→ **Source passage**
* * * * *

I moved out of the house when I was 17. I lived closest to my grandma out of anyone, so I had been charged with her care. I would go visit, make sure she was eating, that she had food in her fridge, get her out for a bit, things like that. It was also my job to go to my uncle’s house and get her mail. She still had most of it delivered to a house she had not lived at in years that was 30 minutes away, and much too far for her to drive.

She was mentally ill (more on that in Goodbye Granny), and for a few months every year, she would be hyper-manic. She wouldn’t sleep; she would become delusional and would sometimes hallucinate. It was also my job to try to talk her back to reality when she started to head in this direction.

We were coming into one of her manic seasons. I was getting phone calls and spending hours trying to explain that the government can’t see you through your TV, and fun topics like that. She had called me and told me that she should have a social security check in the mail at my uncle’s house and asked me to go get it.

My uncle had some issues at this time. He owned a bar, and along with that bar came some “bar habits”. Things were getting expensive and he was not managing money well. We all knew what was going on, but we didn’t say anything. We should have, he had 2 children and my saintly aunt to look after, but we all let it go.

I stopped over to get the mail for delivery. I walked in like I owned the place (since I used to live there) and called out.

“Hey, it’s Jessie, you got Granny’s mail?” I said loudly to the empty rooms.

My uncle came out of the den, seeming a little nervous, “hey Jess, yeah it’s right over here.” He walked into the kitchen, rubbing his hands on the legs of his jeans and handed me a stack of mail.

“She said she has no money and there should be a check in here” I said offhand, flipping through the envelopes.

“Yeah, I know,” he said shyly, “I had to spend it.”

I was infuriated. I looked at him like I was ready to punch him right in the face. Now his habits were literally costing an elderly mental ill woman and I was going to have to try to tell her somehow.

“She doesn’t have any money!” I shouted “What the hell is she supposed to do? She’s been waiting on that check! I don’t have anything to give her!”

“I know Jessie, I’m sorry” he said, looking sad and then looking down.

“When can you give her money? She needs food! What am I supposed to tell her?” I yelled.

“I don’t know, I’m sorry. I don’t know when I’ll have money. I’m sorry.”

I was sick to my stomach. I stormed out and then I was devastated. What was I going to say? How could I tell her this when she was slipping into another episode? Would this make her worse? How was she going to eat?

My mind raced and my head pounded. I was nervous and sick. I was disgusted with my uncle. I had looked up to him and loved him so much, like a second father, and now I couldn’t stand the sight of him.

The drive seemed endless. When I finally arrived, I took a minute to get myself together and figure out how I was going to handle this. I was only 17; I didn’t have the maturity to navigate this situation. I had just been thrown to the wolves. I decided to play dumb. She was always protecting my uncle; maybe she wouldn’t be able to do that anymore.

I walked in and handed her the mail.

“I can’t stay long Granny, I have stuff to do”

“Ok, well sit down a minute. Is my check in here? I need my money.” She said, flipping through her mail.

“I don’t know, I didn’t look. I just grabbed it and left” I replied quietly.

* * * * *

→ **What you need to do**
A. Translate the sentence "The drive seemed endless." from the account of the grandmother's missing check into Spanish.
B. Reproduce the account of the grandmother's missing check, starting at "She was mentally" and ending at "to go get it.".
The data after this point comes from an unrelated source.

→ **Data section**
* * * * *

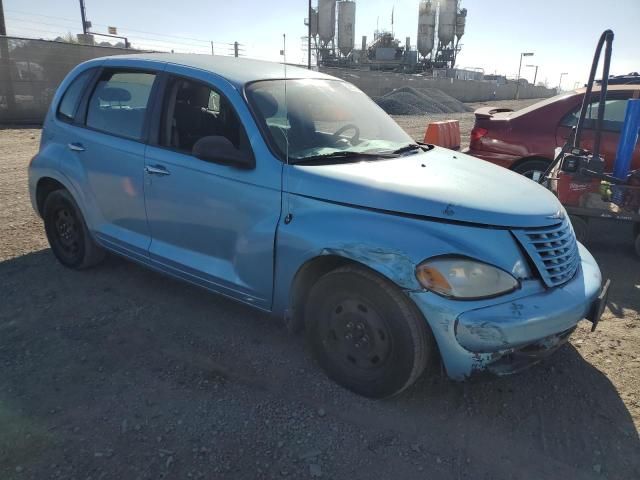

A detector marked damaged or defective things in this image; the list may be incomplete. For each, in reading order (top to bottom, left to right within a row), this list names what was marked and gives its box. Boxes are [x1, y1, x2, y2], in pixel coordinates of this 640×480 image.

damaged front bumper [410, 244, 604, 378]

* * * * *

→ **Your responses**
A. El trayecto parecía interminable.

B.
She was mentally ill (more on that in Goodbye Granny), and for a few months every year, she would be hyper-manic. She wouldn’t sleep; she would become delusional and would sometimes hallucinate. It was also my job to try to talk her back to reality when she started to head in this direction.

We were coming into one of her manic seasons. I was getting phone calls and spending hours trying to explain that the government can’t see you through your TV, and fun topics like that. She had called me and told me that she should have a social security check in the mail at my uncle’s house and asked me to go get it.